DOCUMENT SEGMENT START
India is a land of festivals. Round the year you get to celebrate one festival or the other. A major section of people take part in every celebrations. My life has been a journey from childhood. As my dad always shifted from place to place and hospitals to hospitals, we always had the opportunity to interact with different people of different countries and Indians from different parts, and a caravan of friendships were formed during these years. Later, after getting married and shifting to UAE, the process continued. The most interesting and touching part what I noticed in this part is that irrespective of region and language, we all remained Indians and took part in all the celebrations and festivities inter twining the traditions and strengthening the bonds of friendship.
Talking of festivals, its festivities time again with the festival of colors. I wish all my well wishers a colorful year ahead and happy Holi. Holi is an ancient festival celebrated on the day after the last full moon of Phalguna, the last month of the Hindu calendar (between late February and early March). Traditionally, this was a major religious festival celebrated by devotees of Hinduism. Today, however, Holi is celebrated not only by Hindus, but also by non-Hindus in South Asia, as well as peoples of various communities around the world.
DOCUMENT SEGMENT END
STORED DATA START
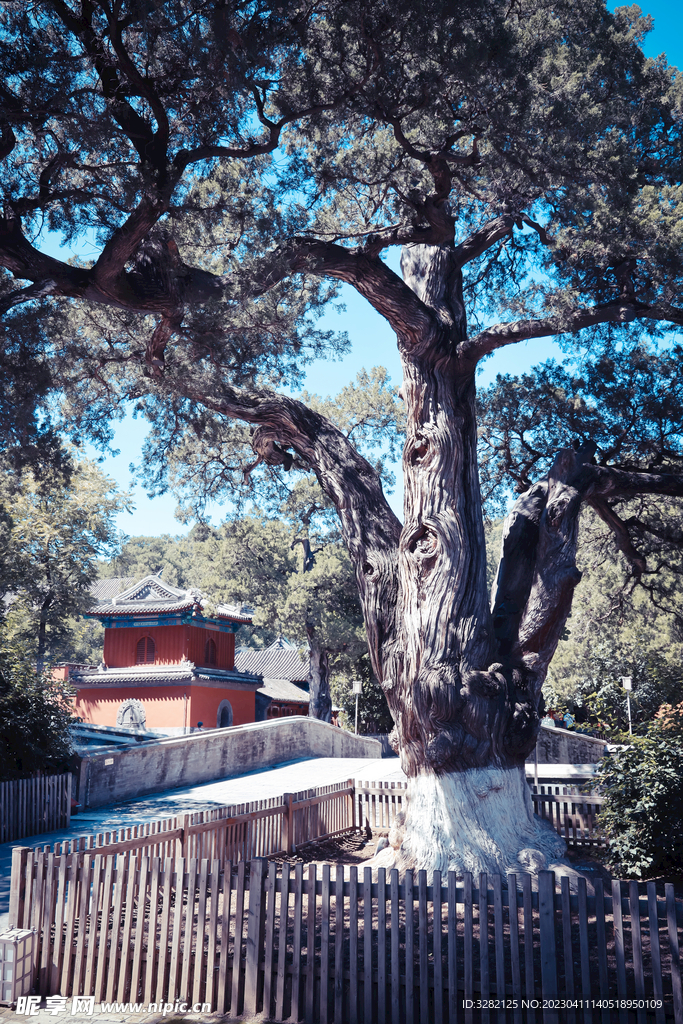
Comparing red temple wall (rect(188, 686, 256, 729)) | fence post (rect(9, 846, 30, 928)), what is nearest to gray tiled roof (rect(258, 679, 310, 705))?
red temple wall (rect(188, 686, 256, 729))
STORED DATA END
STORED DATA START
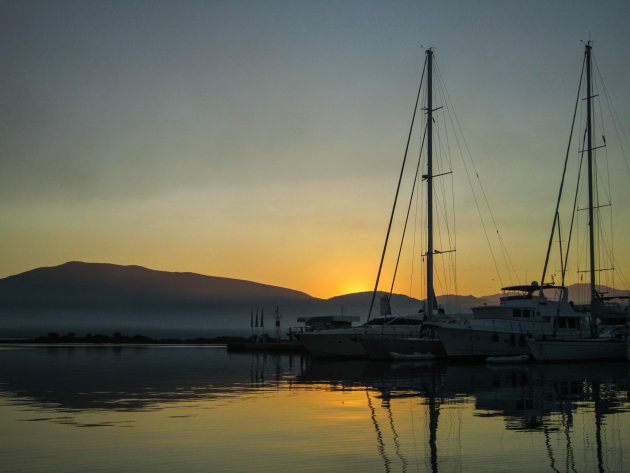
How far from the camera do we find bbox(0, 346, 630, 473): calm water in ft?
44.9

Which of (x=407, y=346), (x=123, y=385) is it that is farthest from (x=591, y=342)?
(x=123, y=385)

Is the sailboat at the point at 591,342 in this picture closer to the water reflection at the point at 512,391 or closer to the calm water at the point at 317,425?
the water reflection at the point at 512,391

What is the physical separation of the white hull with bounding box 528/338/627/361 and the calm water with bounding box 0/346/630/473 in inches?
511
STORED DATA END
STORED DATA START
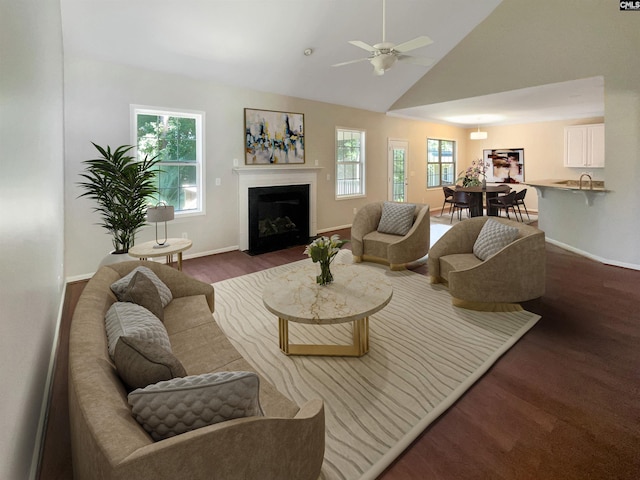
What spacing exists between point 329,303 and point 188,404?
STORED DATA END
▶ _WORK INSTRUCTIONS_
• a. Return the span of the festivals passage from "Talking of festivals, its" up to and including "around the world.", copied word for word.
• b. According to the festivals passage, on what day is Holi celebrated?
• c. Continue the festivals passage, starting after its final sentence.

▶ _TASK RESPONSES_
• a.
Talking of festivals, its festivities time again with the festival of colors. I wish all my well wishers a colorful year ahead and happy Holi. Holi is an ancient festival celebrated on the day after the last full moon of Phalguna, the last month of the Hindu calendar (between late February and early March). Traditionally, this was a major religious festival celebrated by devotees of Hinduism. Today, however, Holi is celebrated not only by Hindus, but also by non-Hindus in South Asia, as well as peoples of various communities around the world.

• b. On the day after the last full moon of Phalguna, the last month of the Hindu calendar.

• c.
The popularity of Holi today may be understood when its other name, the ‘Festival of Colors’, is taken into account. One of the features of Holi is the use of colored powders and colored water during the festival. Several days before the celebration itself, markets would be filled with colored powders of every hue for the festival-goers to purchase. Whilst this is the norm today, there are those who still make the colored powders by themselves, usually from flowers, in their homes. The coloring of friends and strangers with powder and water is particularly enjoyed by children. Nevertheless, adults also participate enthusiastically in this color fight that begins in the morning of the festival. This color fight seems to be the highlight of Holi, and provides us with the most recognizable images of the festival. In fact, during this celebration, social barriers are broken down, men and women, young and old, rich and poor, are all on an equal footing (Input courtesy: http://www.ancient-origins.net/history-ancient-traditions/mythological-origins-holi-ancient-and-colorful-festival-south-asia-003777).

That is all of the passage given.